Problem description »
Print exactly the line that contains "HEAD LAMP LH SR MODEL CAPA", then every following line through the end of the material; include nothing else and no pictures.
※
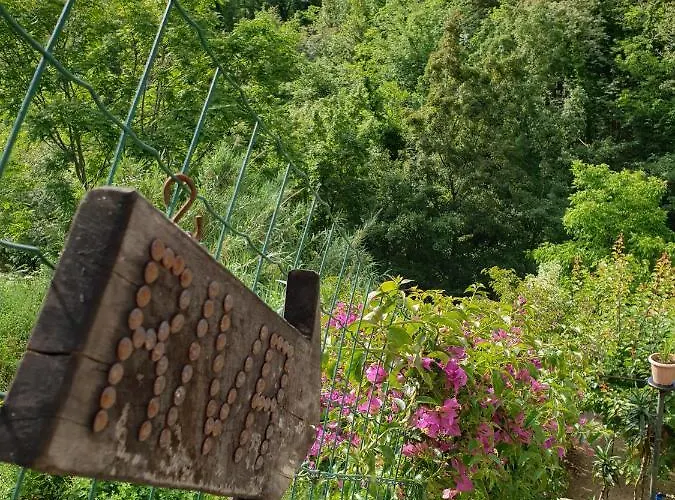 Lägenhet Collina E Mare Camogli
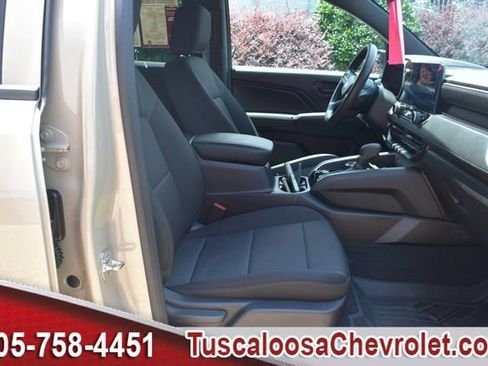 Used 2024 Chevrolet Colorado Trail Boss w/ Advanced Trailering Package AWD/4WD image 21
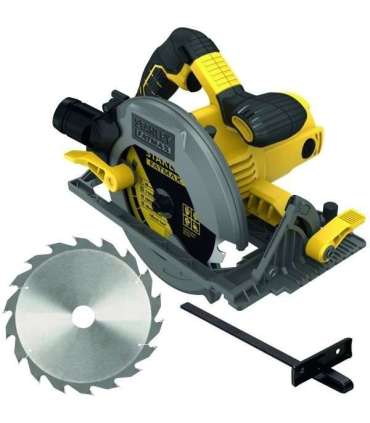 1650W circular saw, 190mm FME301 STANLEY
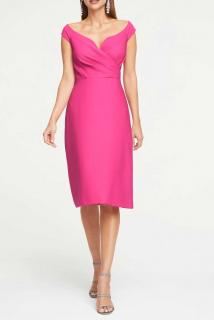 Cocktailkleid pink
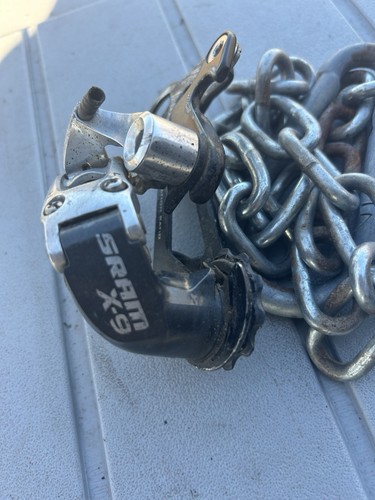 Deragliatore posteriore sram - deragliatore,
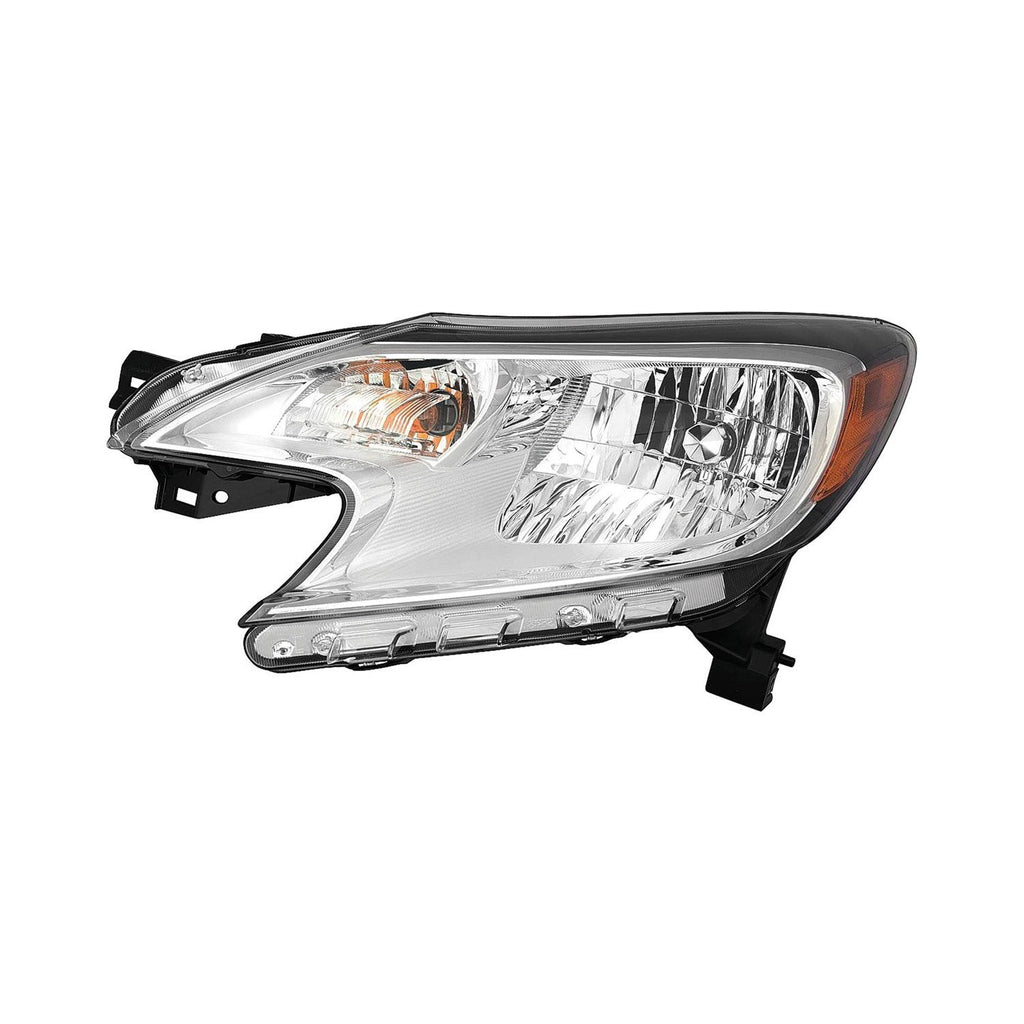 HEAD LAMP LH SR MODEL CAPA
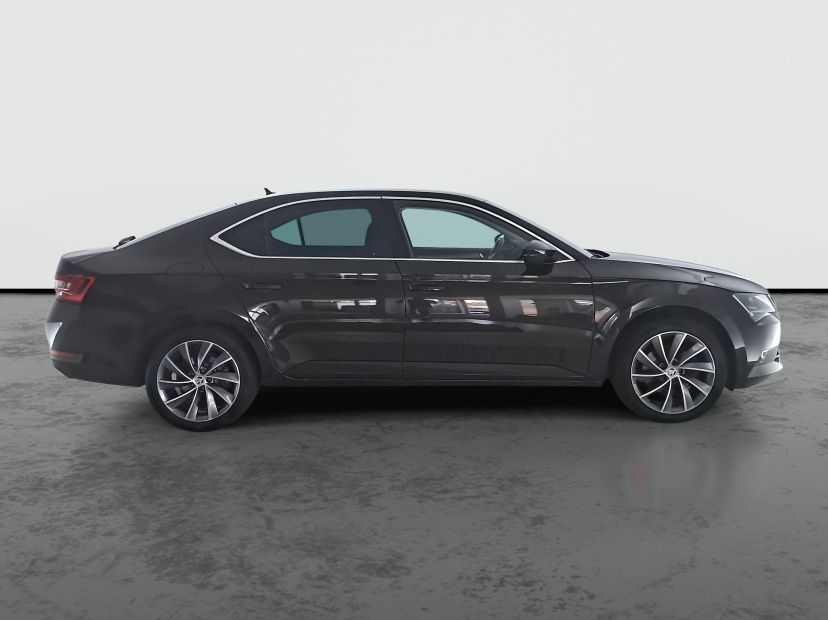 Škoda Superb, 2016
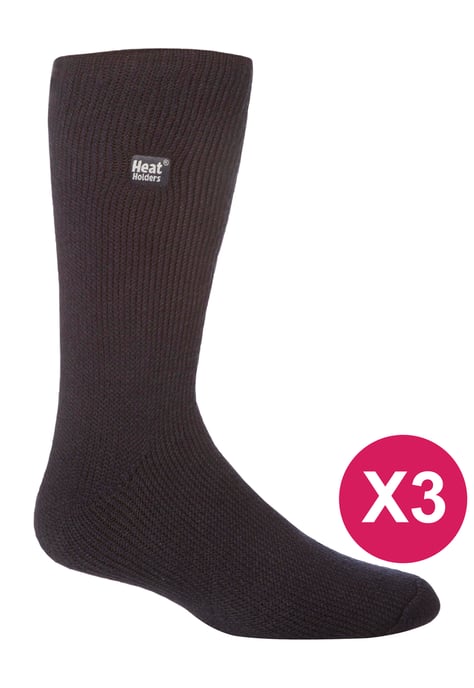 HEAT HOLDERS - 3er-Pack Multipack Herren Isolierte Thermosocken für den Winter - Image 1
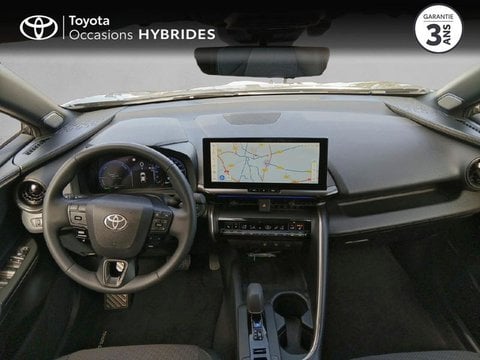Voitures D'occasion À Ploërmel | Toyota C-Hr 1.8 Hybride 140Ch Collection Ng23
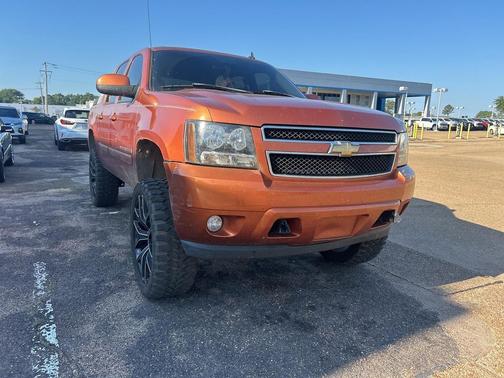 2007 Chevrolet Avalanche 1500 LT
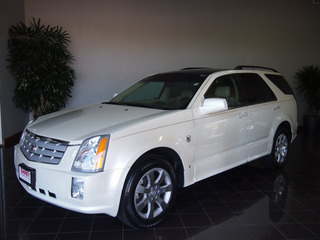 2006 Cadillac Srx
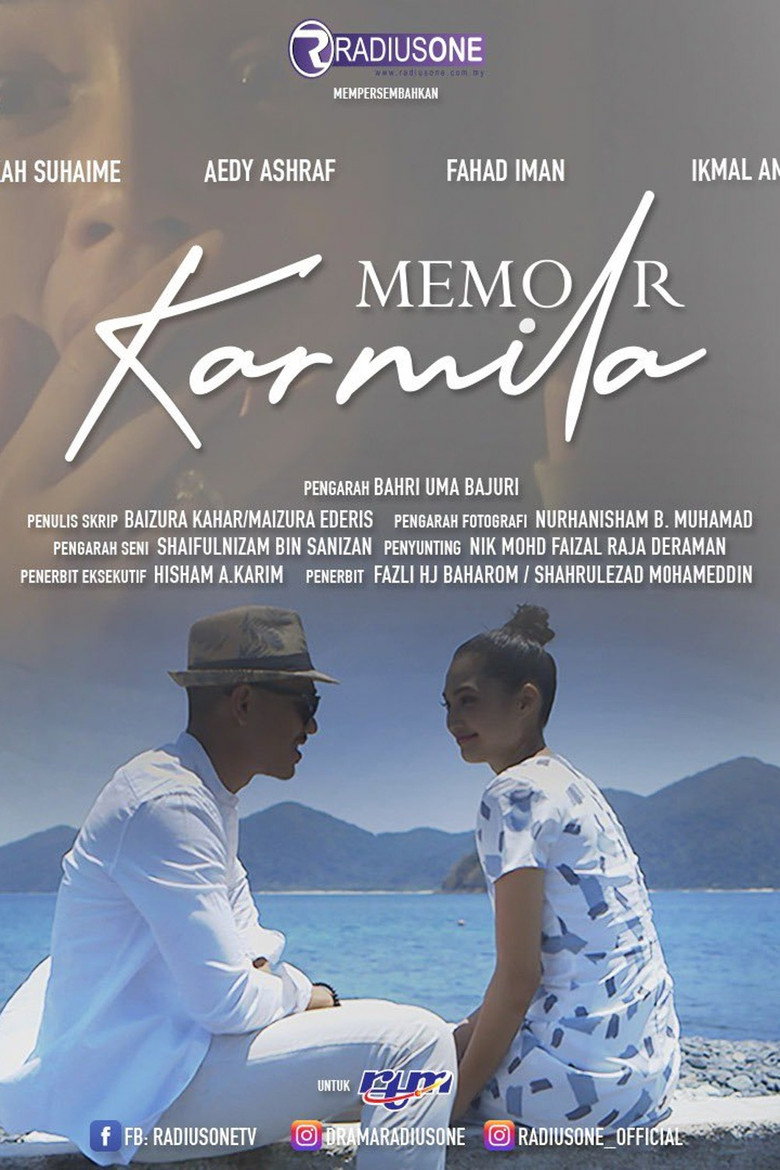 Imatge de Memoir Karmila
※
Response below »
 HEAD LAMP LH SR MODEL CAPA
 Škoda Superb, 2016
 HEAT HOLDERS - 3er-Pack Multipack Herren Isolierte Thermosocken für den Winter - Image 1
Voitures D'occasion À Ploërmel | Toyota C-Hr 1.8 Hybride 140Ch Collection Ng23
 2007 Chevrolet Avalanche 1500 LT
 2006 Cadillac Srx
 Imatge de Memoir Karmila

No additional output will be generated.